I dare to hope that one day we will have AI that will listen to all the dumb shit we write and say and will point out (just to us, maybe) our cognitive biases, uninformed assumptions, and prejudices—like a little notification that pops up on your phone letting you know that you just totally exaggerated the unemployment rate when arguing with your uncle, or that you were talking out of your ass the other night when you were doling out angry tweet after angry tweet.
I dare to hope that there will be tools to help people understand statistics, proportions, and probability in real time and realize that, no, a few people getting shot in the far corners of the globe does not have any bearing on you, no matter how scary it looks on TV; that most “crises” are statistically insignificant and/or just noise; and that most real crises are too slow-moving and unexciting to get the attention they deserve.
I dare to hope that education will get a much-needed facelift, incorporating not only therapeutic practices to help children with their emotional development, but also letting them run around and scrape their knees and get into all sorts of trouble. Children are the kings and queens of antifragility, the masters of pain. It is we who are afraid.
I dare to hope that the oncoming catastrophes of climate change and automation are mitigated, if not outright prevented, by the inevitable explosion of technology wrought by the impending AI revolution; that some dumb fuck with a nuke doesn’t obliterate us all before that happens; and that a new, radical human religion doesn’t emerge that convinces us to destroy our own humanity, as so many have done before.

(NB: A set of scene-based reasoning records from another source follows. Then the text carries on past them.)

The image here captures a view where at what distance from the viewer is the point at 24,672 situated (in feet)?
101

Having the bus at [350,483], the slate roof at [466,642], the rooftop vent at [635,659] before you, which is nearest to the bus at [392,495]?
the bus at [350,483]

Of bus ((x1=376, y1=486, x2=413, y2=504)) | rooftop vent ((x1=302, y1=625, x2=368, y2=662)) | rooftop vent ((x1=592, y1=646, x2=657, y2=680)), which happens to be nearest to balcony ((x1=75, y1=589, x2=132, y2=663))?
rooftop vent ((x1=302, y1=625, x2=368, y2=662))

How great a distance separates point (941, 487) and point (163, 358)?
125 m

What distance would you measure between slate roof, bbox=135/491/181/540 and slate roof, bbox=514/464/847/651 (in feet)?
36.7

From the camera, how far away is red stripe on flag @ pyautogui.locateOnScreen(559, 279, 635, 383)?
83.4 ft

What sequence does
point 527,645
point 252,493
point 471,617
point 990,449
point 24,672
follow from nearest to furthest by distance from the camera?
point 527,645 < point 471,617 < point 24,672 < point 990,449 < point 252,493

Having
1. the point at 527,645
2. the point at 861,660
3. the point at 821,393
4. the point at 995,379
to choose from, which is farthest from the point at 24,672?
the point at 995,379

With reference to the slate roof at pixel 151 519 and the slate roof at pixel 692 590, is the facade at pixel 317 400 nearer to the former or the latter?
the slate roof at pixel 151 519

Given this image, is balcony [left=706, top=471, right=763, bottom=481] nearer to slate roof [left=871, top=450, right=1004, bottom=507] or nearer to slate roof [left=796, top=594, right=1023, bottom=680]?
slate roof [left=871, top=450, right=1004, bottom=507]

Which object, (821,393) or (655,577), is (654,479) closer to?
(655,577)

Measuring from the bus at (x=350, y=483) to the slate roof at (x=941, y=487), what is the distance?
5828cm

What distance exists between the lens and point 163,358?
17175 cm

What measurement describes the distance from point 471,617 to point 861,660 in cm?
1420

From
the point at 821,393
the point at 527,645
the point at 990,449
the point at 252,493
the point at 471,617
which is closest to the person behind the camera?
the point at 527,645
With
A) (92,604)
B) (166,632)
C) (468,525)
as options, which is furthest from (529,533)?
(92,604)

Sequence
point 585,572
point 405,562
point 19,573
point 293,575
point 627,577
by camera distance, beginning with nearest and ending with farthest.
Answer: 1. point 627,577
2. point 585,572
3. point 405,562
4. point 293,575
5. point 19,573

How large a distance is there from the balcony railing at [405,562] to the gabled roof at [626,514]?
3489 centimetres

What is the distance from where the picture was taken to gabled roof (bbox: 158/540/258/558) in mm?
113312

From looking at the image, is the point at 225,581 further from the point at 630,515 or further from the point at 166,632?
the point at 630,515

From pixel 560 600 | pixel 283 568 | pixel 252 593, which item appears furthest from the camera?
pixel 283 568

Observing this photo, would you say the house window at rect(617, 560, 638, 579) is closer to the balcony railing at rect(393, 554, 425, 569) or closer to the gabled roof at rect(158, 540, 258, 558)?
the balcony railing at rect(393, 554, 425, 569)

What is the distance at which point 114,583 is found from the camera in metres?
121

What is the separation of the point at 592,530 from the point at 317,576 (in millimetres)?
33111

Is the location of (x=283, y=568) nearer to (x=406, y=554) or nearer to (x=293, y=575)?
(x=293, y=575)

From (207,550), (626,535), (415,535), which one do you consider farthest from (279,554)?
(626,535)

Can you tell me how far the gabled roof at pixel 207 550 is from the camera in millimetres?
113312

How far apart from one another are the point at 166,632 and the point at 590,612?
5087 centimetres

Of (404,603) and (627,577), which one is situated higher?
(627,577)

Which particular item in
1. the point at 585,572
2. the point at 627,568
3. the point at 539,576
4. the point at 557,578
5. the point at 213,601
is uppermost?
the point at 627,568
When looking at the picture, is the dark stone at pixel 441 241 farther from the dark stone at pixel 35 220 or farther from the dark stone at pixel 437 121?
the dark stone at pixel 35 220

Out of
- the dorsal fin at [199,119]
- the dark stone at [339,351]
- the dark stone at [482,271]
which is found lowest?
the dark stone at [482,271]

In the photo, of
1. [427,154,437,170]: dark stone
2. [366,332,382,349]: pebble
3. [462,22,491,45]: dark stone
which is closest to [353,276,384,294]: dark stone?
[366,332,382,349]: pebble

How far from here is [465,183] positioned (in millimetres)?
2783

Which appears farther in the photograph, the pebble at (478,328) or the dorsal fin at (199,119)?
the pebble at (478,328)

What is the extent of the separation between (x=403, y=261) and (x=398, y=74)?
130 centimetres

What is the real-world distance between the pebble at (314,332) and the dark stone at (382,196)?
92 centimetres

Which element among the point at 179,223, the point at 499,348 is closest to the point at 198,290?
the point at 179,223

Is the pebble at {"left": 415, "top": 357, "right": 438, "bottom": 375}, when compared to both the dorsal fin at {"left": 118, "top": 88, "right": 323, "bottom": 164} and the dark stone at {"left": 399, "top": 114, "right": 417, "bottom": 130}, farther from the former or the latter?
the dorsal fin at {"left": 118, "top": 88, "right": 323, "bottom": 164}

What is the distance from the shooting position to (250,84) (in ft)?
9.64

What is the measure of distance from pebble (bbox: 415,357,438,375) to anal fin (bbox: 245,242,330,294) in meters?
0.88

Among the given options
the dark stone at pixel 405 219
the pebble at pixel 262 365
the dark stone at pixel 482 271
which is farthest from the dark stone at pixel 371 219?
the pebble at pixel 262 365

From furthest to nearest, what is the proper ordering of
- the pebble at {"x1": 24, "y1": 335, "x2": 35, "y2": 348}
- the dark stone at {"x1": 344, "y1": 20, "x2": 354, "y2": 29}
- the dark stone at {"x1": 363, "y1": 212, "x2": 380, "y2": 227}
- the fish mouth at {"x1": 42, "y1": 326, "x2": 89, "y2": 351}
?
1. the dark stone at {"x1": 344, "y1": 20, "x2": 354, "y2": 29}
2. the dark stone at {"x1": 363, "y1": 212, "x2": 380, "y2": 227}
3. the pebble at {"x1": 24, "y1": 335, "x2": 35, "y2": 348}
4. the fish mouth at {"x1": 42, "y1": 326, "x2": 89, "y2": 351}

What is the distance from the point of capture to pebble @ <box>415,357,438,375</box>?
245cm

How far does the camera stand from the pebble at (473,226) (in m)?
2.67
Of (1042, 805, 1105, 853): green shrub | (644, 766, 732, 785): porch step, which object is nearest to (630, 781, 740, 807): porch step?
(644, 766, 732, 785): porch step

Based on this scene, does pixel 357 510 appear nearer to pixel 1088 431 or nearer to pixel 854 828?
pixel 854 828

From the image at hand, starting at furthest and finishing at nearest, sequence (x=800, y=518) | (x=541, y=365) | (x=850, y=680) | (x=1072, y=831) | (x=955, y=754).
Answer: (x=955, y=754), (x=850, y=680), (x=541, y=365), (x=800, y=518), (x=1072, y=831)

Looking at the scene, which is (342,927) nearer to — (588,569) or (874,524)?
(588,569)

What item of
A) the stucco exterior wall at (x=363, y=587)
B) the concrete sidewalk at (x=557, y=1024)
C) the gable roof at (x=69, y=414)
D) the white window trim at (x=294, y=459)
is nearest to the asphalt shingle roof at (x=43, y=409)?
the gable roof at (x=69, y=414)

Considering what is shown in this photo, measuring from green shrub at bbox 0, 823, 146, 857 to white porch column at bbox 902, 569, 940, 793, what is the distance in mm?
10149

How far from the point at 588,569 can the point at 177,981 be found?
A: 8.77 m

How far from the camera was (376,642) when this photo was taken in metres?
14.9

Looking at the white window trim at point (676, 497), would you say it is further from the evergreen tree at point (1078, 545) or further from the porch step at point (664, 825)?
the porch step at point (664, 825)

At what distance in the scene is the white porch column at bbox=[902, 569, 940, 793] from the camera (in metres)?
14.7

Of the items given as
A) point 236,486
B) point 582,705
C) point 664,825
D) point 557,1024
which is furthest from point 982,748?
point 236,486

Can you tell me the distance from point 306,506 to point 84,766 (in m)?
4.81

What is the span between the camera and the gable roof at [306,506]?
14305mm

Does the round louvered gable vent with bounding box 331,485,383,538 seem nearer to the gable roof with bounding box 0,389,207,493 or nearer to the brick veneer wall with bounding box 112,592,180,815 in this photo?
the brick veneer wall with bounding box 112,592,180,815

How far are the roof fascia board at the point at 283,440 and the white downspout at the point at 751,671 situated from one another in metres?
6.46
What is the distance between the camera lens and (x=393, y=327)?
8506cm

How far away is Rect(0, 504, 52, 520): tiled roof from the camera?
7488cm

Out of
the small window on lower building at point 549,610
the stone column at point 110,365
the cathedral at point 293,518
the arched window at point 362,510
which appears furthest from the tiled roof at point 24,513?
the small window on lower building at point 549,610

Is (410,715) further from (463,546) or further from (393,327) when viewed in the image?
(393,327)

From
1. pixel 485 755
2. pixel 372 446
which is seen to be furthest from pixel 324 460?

I dare to hope that AI hurries along and develops some new virtual reality religion that is so enticing that none of us can tear ourselves away from it long enough to get back to fucking and killing each other. It will be a church in the cloud, except it will be experienced as one universal video game. There will be offerings and rites and sacraments just as there will points and rewards and progression systems for strict adherence. We will all log on, and stay on, because it will be our only conduit for influencing the AI gods and, therefore, the only wellspring that can quench our insatiable desire for meaning and hope.
Groups of people will rebel against the new AI gods, of course. But this will be by design, as humanity always needs factious groups of opposing religions, for this is the only way for us to prove our own significance. Bands of infidels and heretics will emerge in this virtual landscape, and we will spend most of our time battling and railing against these various factions. We will seek to destroy one another’s moral standing and diminish each other’s accomplishments, all the while not realizing that this was intended. The AI, realizing that the productive energies of humanity emerge only through conflict, will generate endless series of artificial crises in a safe virtual realm, where that productivity and ingenuity can then be cultivated and used for some greater purpose we won’t ever know or understand. Human hope will be harvested like a resource, a never-ending reservoir of creative energy.